Best Non-Alcoholic French 75s

A French 75 should feel sharp, sparkling, and a little elegant — not like lemonade topped with bubbles.

How AFSips approaches mocktail pages

AFSips builds these pages from current bottle and mixer lineups, classic drink structure, and the same question that matters once the glass is poured: would you actually want a second one?

Once the gin and sparkling wine are gone, structure matters even more. The best non-alcoholic versions need a botanical bottle with enough snap and a sparkling wine or soda with a finish dry enough to keep the drink from going soft.

Seedlip, Monday Gin, and a few lighter aperitif-adjacent bottles can all work here, but the proportions matter a lot. This drink falls apart quickly when it gets too sweet.

What helps on this page

A dry sparkling bottle and a gin-style base matter more than any garnish ever will on this drink.

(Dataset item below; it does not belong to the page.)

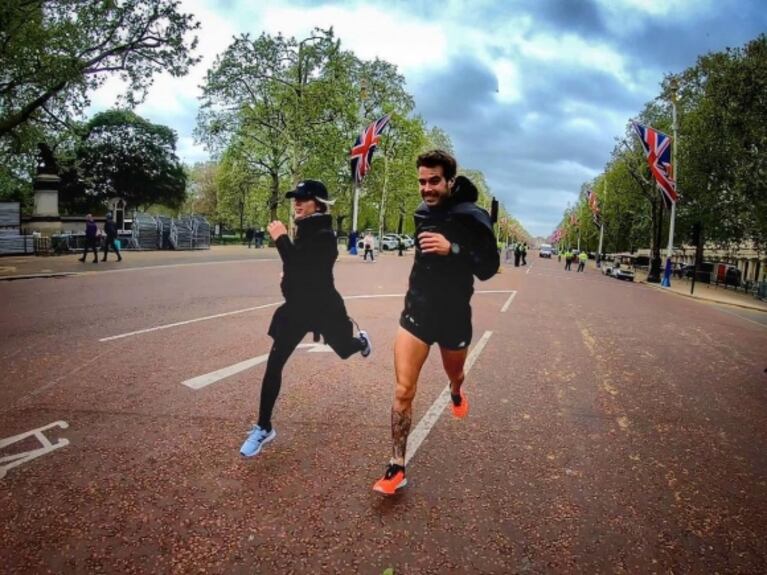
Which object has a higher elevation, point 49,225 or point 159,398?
point 49,225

Start drier than you think

French 75s are better when the sparkling component finishes fairly dry. French Bloom Le Blanc, Surely Brut, and other brisk NA sparklers make more sense here than bottles that lean juicy or obviously sweet.

If the bubbles are too soft or fruity, the drink starts drifting into brunch punch territory.

Use a gin-style bottle with snap

Monday Gin and Seedlip Grove or Garden can work depending on the direction you want. Monday gives the drink more obvious gin shape. Seedlip can make it feel lighter and more citrus-herbal.

What matters is keeping enough botanical edge that the lemon and bubbles do not wash the base away.

This drink should stay lean

Use less sugar than you think. In a non-alcoholic French 75, extra sweetness is usually the first thing that makes the drink feel wrong.

Good sparkling, cold glassware, and a restrained hand with citrus often matter more than adding anything else.

Bottom line

The best non-alcoholic French 75s feel bright, dry, and celebratory. Once they get sweet or soft, they stop feeling like a French 75 at all.